§ Passage to read:
----

Individuals have little power to effect poverty, access to medical care, experts say
YOUNGSTOWN
Systems and institutions affect people’s lives more than individual choices, especially as it applies to infant mortality, was a major takeaway from the Youngstown Minority Health Month Conference.
The conference, “Why are Our Babies Dying,” sponsored by the Youngstown Office of Minority Health, was Thursday at Tabernacle Baptist Church on Arlington Avenue.
Main speakers were legal analysts Attys. Charles W. Noble II and Kwame O. Christian, both affiliated with the Kirwan Institute for the Study of Race and Ethnicity at Ohio State University.
To improve the infant-mortality rate, the percentage of babies who don’t live until their first birthdays, it is necessary to change the socioeconomic systems that originally created segregation and led to areas with poor educational opportunities and high crime rates. Those are the areas that also produce high infant-mortality rates, they said.
Noble said the high infant-mortality rates in Mahoning County and Ohio are not the result of individual failures.
“A kid who is 13 or 14 or a mother who is 18 or 19 can only do so much individually about their situations,” Noble said.
Instead, he said, the “systems are the culprits.”
Improving practical things, such as access to food and transportation, safe neighborhoods and stabilizing families and neighborhoods, are relatively low-cost solutions to high infant-mortality rates when compared with the medical and other costs associated with those rates, Noble said.
In break-out sessions, some issues identified as having a negative impact on the black community and adding to the high infant-mortality rate were distrust of the medical community and law enforcement, lack of access to resources, negative portrayal of blacks by the media, poverty, violence, lack of jobs, inadequate housing and a policy called “red-lining,” in which banks won’t provide financing for housing for blacks, leaving blacks to live in areas where “no one else wanted to live,” said one woman.
As of 2012, Ohio had the worst infant-mortality rate in the United States for black babies. Nationally, the overall mortality rate for all babies that die in the first 12 months of their lives is 6.05 per 1,000 births, compared with 7.7 per 1,000 births overall in Ohio, which ranked the state 47 out of 50 in that category.
Mahoning County is making some progress in raising awareness about high infant-mortality rates and their causes, the largest of which is premature births, said Dr. Elena Rossi from Akron Children’s Hospital.
“We have several initiatives underway, but it takes a long time to reverse the trend. We have a lot of work to do,” she said.
Among the initiatives are educating mothers and the medical community about administering the hormone progesterone, which can help reduce early delivery, to pregnant women who have a history of premature births, and inadequate birth spacing.
Ideally, there should be at least 18 months between giving birth and getting pregnant again. The majority of premature births can be prevented, Dr. Rossi said.
“Our ultimate goal is that all babies get to celebrate their first birthdays,” said Erin Bishop, Youngstown health commissioner.

----

§ Prompt:
Transcribe the part of the article on infant mortality that begins at the words "Instead, he said, the" and stops after the words "said one woman.". The data that comes next is not needed.

----

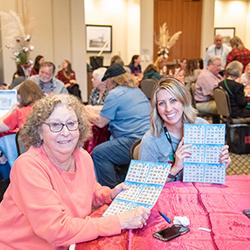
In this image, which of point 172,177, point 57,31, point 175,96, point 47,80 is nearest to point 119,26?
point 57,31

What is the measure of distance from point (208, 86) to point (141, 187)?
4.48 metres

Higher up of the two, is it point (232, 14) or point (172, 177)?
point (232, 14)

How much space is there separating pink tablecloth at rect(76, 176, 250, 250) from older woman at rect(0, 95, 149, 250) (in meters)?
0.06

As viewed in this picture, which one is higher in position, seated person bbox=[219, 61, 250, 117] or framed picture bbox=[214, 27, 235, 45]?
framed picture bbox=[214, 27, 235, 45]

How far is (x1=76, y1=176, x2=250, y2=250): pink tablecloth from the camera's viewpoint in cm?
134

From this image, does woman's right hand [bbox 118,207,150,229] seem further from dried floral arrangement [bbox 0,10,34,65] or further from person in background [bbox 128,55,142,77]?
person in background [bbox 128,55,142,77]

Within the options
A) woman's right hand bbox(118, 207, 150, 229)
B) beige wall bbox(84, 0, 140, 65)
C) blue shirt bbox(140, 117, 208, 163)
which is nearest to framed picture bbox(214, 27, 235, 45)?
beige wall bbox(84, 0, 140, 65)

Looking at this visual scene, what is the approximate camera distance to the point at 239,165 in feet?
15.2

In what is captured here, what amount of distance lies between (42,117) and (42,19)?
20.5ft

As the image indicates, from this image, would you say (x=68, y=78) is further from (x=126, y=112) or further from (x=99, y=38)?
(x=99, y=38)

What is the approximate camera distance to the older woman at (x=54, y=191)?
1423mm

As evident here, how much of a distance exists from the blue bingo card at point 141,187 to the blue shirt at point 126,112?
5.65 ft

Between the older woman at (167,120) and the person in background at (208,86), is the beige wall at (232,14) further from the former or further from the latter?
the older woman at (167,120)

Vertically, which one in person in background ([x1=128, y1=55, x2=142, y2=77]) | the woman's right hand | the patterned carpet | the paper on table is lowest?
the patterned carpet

----

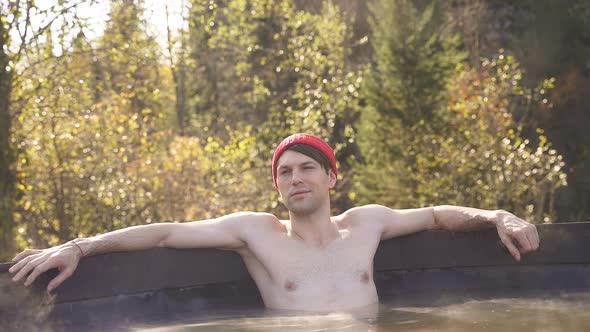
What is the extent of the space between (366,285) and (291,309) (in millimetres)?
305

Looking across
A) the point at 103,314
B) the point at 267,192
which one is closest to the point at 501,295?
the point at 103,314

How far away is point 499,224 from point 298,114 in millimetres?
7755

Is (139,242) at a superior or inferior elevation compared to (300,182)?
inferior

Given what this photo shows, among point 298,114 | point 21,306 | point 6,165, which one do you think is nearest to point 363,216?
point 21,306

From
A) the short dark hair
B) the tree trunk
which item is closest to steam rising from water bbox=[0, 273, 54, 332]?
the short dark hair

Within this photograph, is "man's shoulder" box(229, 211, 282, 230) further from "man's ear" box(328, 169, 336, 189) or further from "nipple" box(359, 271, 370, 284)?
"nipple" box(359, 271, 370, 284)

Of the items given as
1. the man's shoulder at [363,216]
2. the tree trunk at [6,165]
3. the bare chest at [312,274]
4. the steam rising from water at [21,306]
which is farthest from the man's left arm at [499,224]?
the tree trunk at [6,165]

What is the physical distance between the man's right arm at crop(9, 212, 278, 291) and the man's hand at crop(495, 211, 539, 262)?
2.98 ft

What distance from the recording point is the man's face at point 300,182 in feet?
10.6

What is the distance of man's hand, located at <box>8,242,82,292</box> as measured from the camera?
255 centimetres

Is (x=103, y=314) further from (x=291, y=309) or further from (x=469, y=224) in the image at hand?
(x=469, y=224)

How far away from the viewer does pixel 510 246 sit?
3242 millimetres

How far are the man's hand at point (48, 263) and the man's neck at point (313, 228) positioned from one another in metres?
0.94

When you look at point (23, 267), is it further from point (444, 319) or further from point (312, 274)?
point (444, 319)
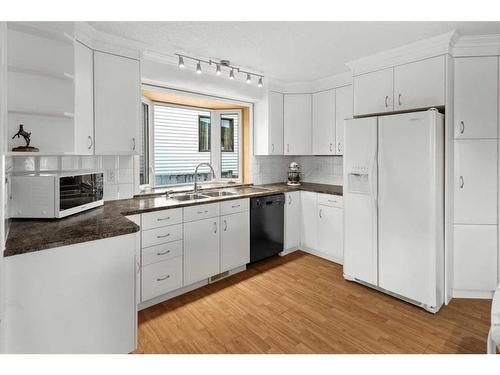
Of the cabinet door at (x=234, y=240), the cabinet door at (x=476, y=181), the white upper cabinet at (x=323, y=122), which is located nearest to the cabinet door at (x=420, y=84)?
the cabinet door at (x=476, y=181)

----

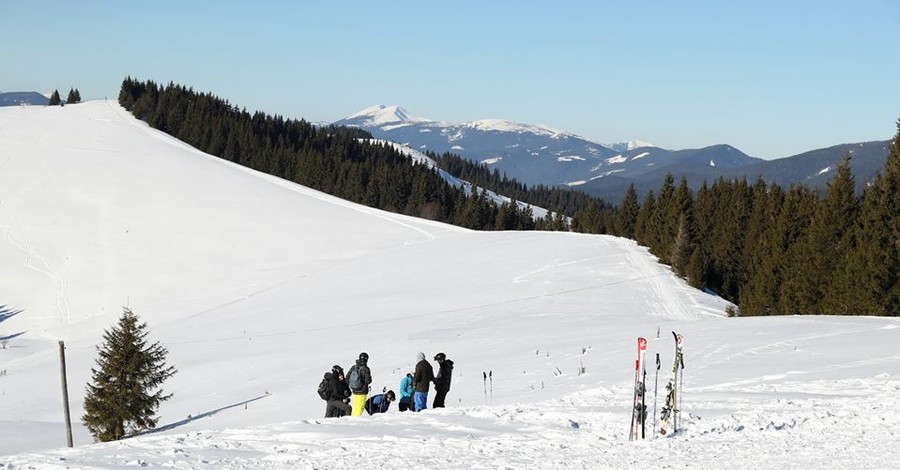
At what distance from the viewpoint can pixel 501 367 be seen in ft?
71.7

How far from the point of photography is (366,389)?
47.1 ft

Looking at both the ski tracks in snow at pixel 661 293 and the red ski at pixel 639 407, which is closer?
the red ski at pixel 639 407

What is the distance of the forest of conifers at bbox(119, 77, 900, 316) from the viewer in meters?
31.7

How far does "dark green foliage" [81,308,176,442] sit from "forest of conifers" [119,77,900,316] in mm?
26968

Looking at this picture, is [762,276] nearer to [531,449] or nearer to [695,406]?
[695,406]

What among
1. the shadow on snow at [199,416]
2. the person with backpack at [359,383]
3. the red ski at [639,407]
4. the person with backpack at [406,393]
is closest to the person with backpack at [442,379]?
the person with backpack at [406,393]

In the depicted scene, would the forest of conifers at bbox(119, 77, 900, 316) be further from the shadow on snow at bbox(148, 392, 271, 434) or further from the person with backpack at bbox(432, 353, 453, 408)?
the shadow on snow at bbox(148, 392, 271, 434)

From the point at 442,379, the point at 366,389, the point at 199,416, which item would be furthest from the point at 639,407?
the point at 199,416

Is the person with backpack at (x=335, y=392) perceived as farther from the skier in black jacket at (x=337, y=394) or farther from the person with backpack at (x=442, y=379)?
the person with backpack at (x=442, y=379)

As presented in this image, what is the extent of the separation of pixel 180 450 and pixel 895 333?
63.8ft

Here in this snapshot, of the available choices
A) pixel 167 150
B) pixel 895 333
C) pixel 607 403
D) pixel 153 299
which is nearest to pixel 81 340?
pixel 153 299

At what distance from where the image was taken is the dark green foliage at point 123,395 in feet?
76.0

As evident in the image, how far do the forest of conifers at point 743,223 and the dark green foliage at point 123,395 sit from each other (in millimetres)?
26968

----

§ Solution to the exercise:
Instead, he said, the “systems are the culprits.”
Improving practical things, such as access to food and transportation, safe neighborhoods and stabilizing families and neighborhoods, are relatively low-cost solutions to high infant-mortality rates when compared with the medical and other costs associated with those rates, Noble said.
In break-out sessions, some issues identified as having a negative impact on the black community and adding to the high infant-mortality rate were distrust of the medical community and law enforcement, lack of access to resources, negative portrayal of blacks by the media, poverty, violence, lack of jobs, inadequate housing and a policy called “red-lining,” in which banks won’t provide financing for housing for blacks, leaving blacks to live in areas where “no one else wanted to live,” said one woman.